§ **Text extract**:
==============================
Our main results in reflective reasoning last year concerned self-trust in logical inductors. After seeing no major advances in Vingean reflection for many years—the last big step forward was perhaps Benya Fallenstein’s model polymorphism proposal in late 2012—we had planned to de-prioritize work on this problem in 2016, on the assumption that other tools were needed before we could make much more headway. However, in 2016 logical induction turned out to be surprisingly useful for solving a number of outstanding tiling problems.

As described in “Logical Induction,” logical inductors provide a simple demonstration of self-referential reasoning that is highly general and accurate, is free of paradox, and assigns reasonable credence to the reasoner’s own beliefs. This provides some evidence that the problem of logical uncertainty itself is relatively central to a number of puzzles concerning the theoretical foundations of intelligence.

Error Tolerance
  • 2015 progress: limited. (Predicted: modest.)
  • 2016 progress: limited. (Predicted: modest.)

2016 saw the release of our “Alignment for Advanced ML Systems” research agenda, with a focus on error tolerance and value specification. Less progress occurred in these areas than expected, partly because investigations here are still very preliminary. We also spent less time on research in mid-to-late 2016 overall than we had planned, in part because we spent a lot of time writing up our new results and research proposals.

Nate noted in our October AMA that he considers this time investment in drafting write-ups one of our main 2016 errors, and we plan to spend less time on paper-writing in 2017.

Our 2016 work on error tolerance included “Two Problems with Causal-Counterfactual Utility Indifference” and some time we spent discussing and critiquing Dylan Hadfield-Menell’s proposal of corrigibility via CIRL. We plan to share our thoughts on the latter line of research more widely later this year.

Value Specification
  • 2015 progress: limited. (Predicted: limited.)
  • 2016 progress: weak-to-modest. (Predicted: modest.)

Although we planned to put more focus on value specification last year, we ended up making less progress than expected. Examples of our work in this area include Jessica Taylor and Ryan Carey’s posts on online learning, and Jessica’s analysis of how errors might propagate within a system of humans consulting one another.


We’re extremely pleased with our progress on the agent foundations agenda over the last year, and we’re hoping to see more progress cascading from the new set of tools we’ve developed. At the same time, it remains to be seen how tractable the new set of problems we’re tackling in the AAMLS agenda are.


2016 Research Support Activities

In September, we brought on Ryan Carey to support Jessica’s work on the AAMLS agenda as an assistant research fellow.3 Our assistant research fellowship program seems to be working out well; Ryan has been a lot of help to us in working with Jessica to write up results (e.g., “Bias-Detecting Online Learners”), along with setting up TensorFlow tools for a project with Patrick LaVictoire.

We’ll likely be expanding the program this year and bringing on additional assistant research fellows, in addition to a slate of new research fellows.

Focusing on other activities that relate relatively directly to our technical research program, including collaborating and syncing up with researchers in industry and academia, in 2016 we:

On the whole, our research team growth in 2016 was somewhat slower than expected. We’re still accepting applicants for our type theorist position (and for other research roles at MIRI, via our Get Involved page), but we expect to leave that role unfilled for at least the next 6 months while we focus on onboarding additional core researchers.4


2016 General Activities

Also in 2016, we:


2016 Fundraising

2016 was a strong year in MIRI’s fundraising efforts. We raised a total of $2,285,200, a 44% increase on the $1,584,109 raised in 2015. This increase was largely driven by:

  • A general grant of $500,000 from the Open Philanthropy Project.5
  • A donation of $300,000 from Blake Borgeson.
==============================
§ **Provided data**:
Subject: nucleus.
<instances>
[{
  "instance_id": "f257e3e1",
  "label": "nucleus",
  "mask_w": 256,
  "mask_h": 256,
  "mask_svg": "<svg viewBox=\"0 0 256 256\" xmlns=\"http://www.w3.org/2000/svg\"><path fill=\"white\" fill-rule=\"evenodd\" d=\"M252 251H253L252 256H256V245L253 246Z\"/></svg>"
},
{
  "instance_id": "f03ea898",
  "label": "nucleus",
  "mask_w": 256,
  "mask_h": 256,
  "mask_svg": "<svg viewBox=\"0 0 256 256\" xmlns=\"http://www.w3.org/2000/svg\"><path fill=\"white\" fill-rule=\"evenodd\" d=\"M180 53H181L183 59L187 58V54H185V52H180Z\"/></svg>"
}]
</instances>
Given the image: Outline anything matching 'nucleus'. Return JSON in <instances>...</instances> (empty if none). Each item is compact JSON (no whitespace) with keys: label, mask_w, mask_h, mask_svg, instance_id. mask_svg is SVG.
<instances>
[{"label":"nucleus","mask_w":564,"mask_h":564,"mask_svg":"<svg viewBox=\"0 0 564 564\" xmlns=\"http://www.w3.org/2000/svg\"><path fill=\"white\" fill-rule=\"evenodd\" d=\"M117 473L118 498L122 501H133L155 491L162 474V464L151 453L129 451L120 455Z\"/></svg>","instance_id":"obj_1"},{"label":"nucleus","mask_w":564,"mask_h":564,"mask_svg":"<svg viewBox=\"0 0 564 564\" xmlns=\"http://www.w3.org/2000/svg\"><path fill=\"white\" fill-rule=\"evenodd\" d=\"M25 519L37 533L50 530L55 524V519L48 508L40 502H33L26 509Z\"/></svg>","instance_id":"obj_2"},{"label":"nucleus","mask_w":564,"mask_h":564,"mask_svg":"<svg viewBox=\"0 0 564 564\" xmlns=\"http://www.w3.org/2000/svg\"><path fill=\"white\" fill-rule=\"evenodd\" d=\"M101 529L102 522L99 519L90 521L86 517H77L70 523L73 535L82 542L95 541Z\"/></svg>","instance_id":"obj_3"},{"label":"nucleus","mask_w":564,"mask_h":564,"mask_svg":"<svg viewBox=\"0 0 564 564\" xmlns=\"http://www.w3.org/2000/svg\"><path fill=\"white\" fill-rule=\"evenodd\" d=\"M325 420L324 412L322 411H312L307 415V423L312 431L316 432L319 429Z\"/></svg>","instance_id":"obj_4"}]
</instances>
==============================
§ **Tasks and exercises**:
a. Answer these questions using the MIRI 2016 review:
(i) What total amount did MIRI raise in 2016?
(ii) In which month did Ryan Carey join as an assistant research fellow?
(iii) Who donated $300,000?
b. Rewrite the whole listing, substituting "Trace every region matching" for "Outline anything matching" and leaving everything else unchanged.
The text and the listing were taken from unrelated sources.

§ **Outputs in order**:
a.
(i) $2,285,200
(ii) September
(iii) Blake Borgeson

b.
Subject: nucleus.
<instances>
[{
  "instance_id": "f257e3e1",
  "label": "nucleus",
  "mask_w": 256,
  "mask_h": 256,
  "mask_svg": "<svg viewBox=\"0 0 256 256\" xmlns=\"http://www.w3.org/2000/svg\"><path fill=\"white\" fill-rule=\"evenodd\" d=\"M252 251H253L252 256H256V245L253 246Z\"/></svg>"
},
{
  "instance_id": "f03ea898",
  "label": "nucleus",
  "mask_w": 256,
  "mask_h": 256,
  "mask_svg": "<svg viewBox=\"0 0 256 256\" xmlns=\"http://www.w3.org/2000/svg\"><path fill=\"white\" fill-rule=\"evenodd\" d=\"M180 53H181L183 59L187 58V54H185V52H180Z\"/></svg>"
}]
</instances>
Given the image: Trace every region matching 'nucleus'. Return JSON in <instances>...</instances> (empty if none). Each item is compact JSON (no whitespace) with keys: label, mask_w, mask_h, mask_svg, instance_id. mask_svg is SVG.
<instances>
[{"label":"nucleus","mask_w":564,"mask_h":564,"mask_svg":"<svg viewBox=\"0 0 564 564\" xmlns=\"http://www.w3.org/2000/svg\"><path fill=\"white\" fill-rule=\"evenodd\" d=\"M117 473L118 498L122 501H133L155 491L162 474V464L151 453L129 451L120 455Z\"/></svg>","instance_id":"obj_1"},{"label":"nucleus","mask_w":564,"mask_h":564,"mask_svg":"<svg viewBox=\"0 0 564 564\" xmlns=\"http://www.w3.org/2000/svg\"><path fill=\"white\" fill-rule=\"evenodd\" d=\"M25 519L37 533L50 530L55 524V519L48 508L40 502H33L26 509Z\"/></svg>","instance_id":"obj_2"},{"label":"nucleus","mask_w":564,"mask_h":564,"mask_svg":"<svg viewBox=\"0 0 564 564\" xmlns=\"http://www.w3.org/2000/svg\"><path fill=\"white\" fill-rule=\"evenodd\" d=\"M101 529L102 522L99 519L90 521L86 517H77L70 523L73 535L82 542L95 541Z\"/></svg>","instance_id":"obj_3"},{"label":"nucleus","mask_w":564,"mask_h":564,"mask_svg":"<svg viewBox=\"0 0 564 564\" xmlns=\"http://www.w3.org/2000/svg\"><path fill=\"white\" fill-rule=\"evenodd\" d=\"M325 420L324 412L322 411H312L307 415V423L312 431L316 432L319 429Z\"/></svg>","instance_id":"obj_4"}]
</instances>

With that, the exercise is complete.